Angor – Franck Thilliez

Fleuve Editions- 2014- 610 pages

••••• Résumé

D’où vient ce cauchemar qui la hante depuis sa greffe de cœur ? Camille, gendarme à Villeneuve-d’Ascq, voit chaque nuit une femme enfermée l’appeler au secours. Un rêve aussi réel qu’un souvenir. Elle n’a dès lors plus qu’une obsession : retrouver l’identité de son donneur.
À une centaine de kilomètres de là, Sharko et Henebelle n’ont guère le temps de pouponner leurs jumeaux : une femme, victime d’une longue séquestration, les yeux presque blancs, dépourvus d’iris, a été découverte… sous un arbre.
Et leur enquête prend un tournant plus curieux encore lorsque Franck comprend qu’à chaque nouvelle piste, il est devancé par une jeune femme, gendarme dans le Nord… .

••••• Mon avis

 

Super moment de lecture

En fait, j’adorais déjà l’auteur bien avant d’entamer ce livre. Son genre de prédilection, un mélange subtil de polar et de phénomènes rares et inexpliqués abordés par leur côté scientifique, est un cocktail qui, chez moi, fait mouche à tous les coups. Et comme cela faisait un moment que je ne m’étais pas replongée dans un Thilliez, c’est avec un plaisir anticipé que je me suis jetée sur « Angor ».

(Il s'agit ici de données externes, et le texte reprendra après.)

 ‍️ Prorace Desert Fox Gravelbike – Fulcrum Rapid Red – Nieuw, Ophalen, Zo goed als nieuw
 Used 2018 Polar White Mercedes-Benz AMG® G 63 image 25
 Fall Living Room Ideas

Pendant les deux premiers tiers du livre, malgré quelques ratés (longueurs et incohérences) traduisant certainement une pression de l’éditeur pour faire paraître le livre au plus vite, je peux dire que je me suis amusée. Les héros de l’histoire, Franck Sharko et Lucie Hennebelle, sont des personnages récurrents. Je les ai retrouvé avec joie, même s’ils ont fortement évolué dans leur situation comme dans leurs caractères. Le personnage de Camille, quant à elle, fait son apparition dans ce roman mais il est fort probable que nous en réentendions parler.

Concernant l’enquête, on jongle comme d’habitude entre du roman policier bien noir et sanglant (ici le trafic d’organes) et un mystère scientifique peu ou pas expliqué (dans le cas présent, la mémoire cellulaire). Le vocabulaire est volontairement centré sur le cœur et tout ce qui tourne autour, à commencer par le titre. Je n’en dirai pas beaucoup plus au risque de vous gâcher la lecture.

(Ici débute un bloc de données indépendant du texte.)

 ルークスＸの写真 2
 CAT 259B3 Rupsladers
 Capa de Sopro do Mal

De bons moments, donc, jusqu’au dernier tiers du livre, et plus particulièrement les 10-15 dernières pages où les déceptions se sont succédé :

 – premièrement, la fin terriblement prévisible. Jusqu’au bout, j’ai espéré être en train de me faire balader par l’auteur, et j’ai guetté le retournement de situation qui ferait toute la différence. Hélas, en vain.

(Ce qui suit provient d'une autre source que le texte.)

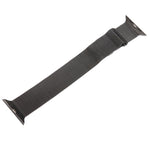 Bracelet de montre milanais magnétique en métal, pour Apple Watch 3 42 mm, pour Apple Watch 2 42 mm, pour Apple Watch 2 38 mm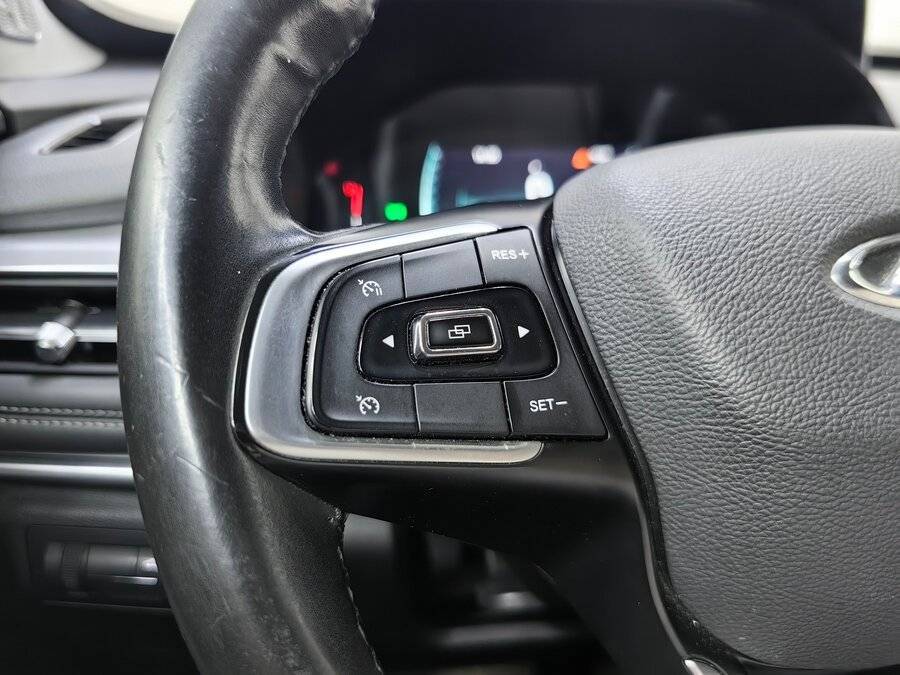 Чери Тигго 7 Про б/у, 2020, Вариатор. Фото: #18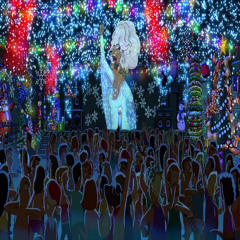 Todrick Hall - Twinkly Lights [DJ Johnnie Edit] (Version IV)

 – deuxièmement, l’arrivée du grand complot mondial où tous les méchants les plus méchants ne sont rien face au super boss encore plus méchant et qui nous attend… dans le prochain livre, bien sûr. Rien de plus que de la mauvaise publicité pour convaincre le lecteur de rester accroché. Ce qui me donne évidemment envie de faire l’inverse.

+++++ Ce qui m’a vraiment plu

La recette habituelle : intrigue policière + mystère scientifique.

Certains passages gorgés de suspense et ayant fortement attisé ma curiosité. Le Styx par exemple (je n’en dirai pas plus sous peine de spoiler le roman : les lecteurs comprendront, les autres devront aller se faire leur propre idée !).

– – – – Ce que j’ai moins aimé

Les ratés (longueurs et incohérences, comme dit plus haut) qui transforment l’excellent Franck Thilliez des débuts en un romancier moins subtil, moins travaillé, très certainement victime de son succès.

La fin, qui m’a vraiment… laissée sur ma faim !!!

••••• Pour conclure

Cet aboutissement déplorable a malheureusement gâché tout le divertissement que m’avait procuré le livre en me laissant avec un goût amer de déception et d’inachevé. De ce fait, j’ai longtemps hésité sur la mention à lui accorder. J’ai fini par lui attribuer tout de même un « super moment de lecture » car soyons honnêtes, je me suis malgré tout agréablement divertie pendant une grande partie de l’histoire.

« Attendre un organe, c’était s’accrocher à une bouée de sauvetage au milieu de l’océan en espérant qu’un bateau passe. »

••••• A qui plaira ce livre ?

Aux fans de Franck Thilliez. Pour ceux qui ne le connaissent pas encore et qui souhaiteraient le découvrir, je conseillerais plutôt de piocher dans ses précédents livres. « Le syndrome E », par exemple, où l’on trouve les débuts du duo Sharko / Hennebelle.